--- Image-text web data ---
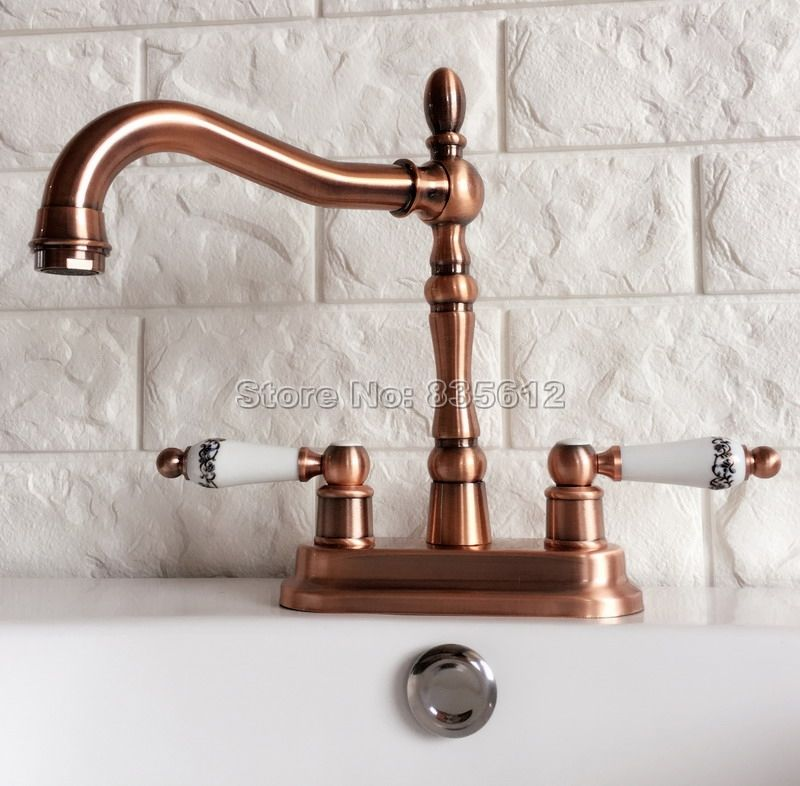 Red Copper 360 Swivel Spout Kitchen & Bathroom Faucet Dual Ceramic Handle Cold and Hot Water Mixer Tap Wash Basin Faucets Wrg051 #Affiliate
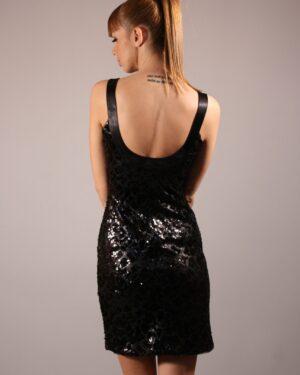 Абитуриентска рокля 3842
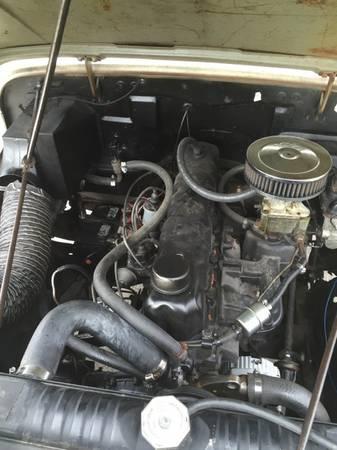 1950-wagon-glenshaw-pa2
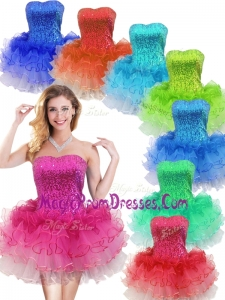 Impressive Strapless Short Prom Dress with Sequins and Ruffles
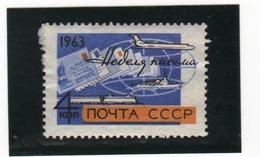 RUSSIE & URSS   1963  Y.T. N° 2716  NEUF** - 1923-1991 URSS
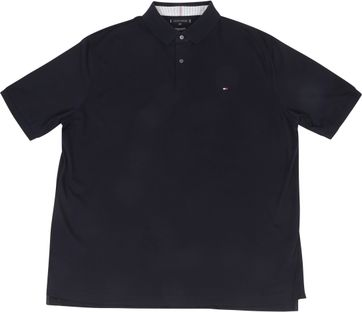 Tommy Hilfiger Big and Tall Polo Shirt Regular Navy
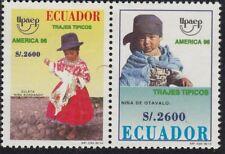 Upaep Ecuador 1373/74 1996 Niña bordando Otavalo MNH
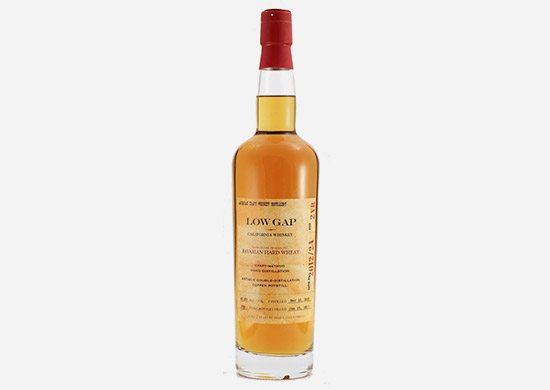 Low Gap 2-Year Rye Whiskey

--- What is needed ---
Without the pictures, retype exactly the lines from the one that holds "Impressive Strapless Short" to the last line of the data above, both of them included.

--- Your solution ---
 Impressive Strapless Short Prom Dress with Sequins and Ruffles
 RUSSIE & URSS   1963  Y.T. N° 2716  NEUF** - 1923-1991 URSS
 Tommy Hilfiger Big and Tall Polo Shirt Regular Navy
 Upaep Ecuador 1373/74 1996 Niña bordando Otavalo MNH
 Low Gap 2-Year Rye Whiskey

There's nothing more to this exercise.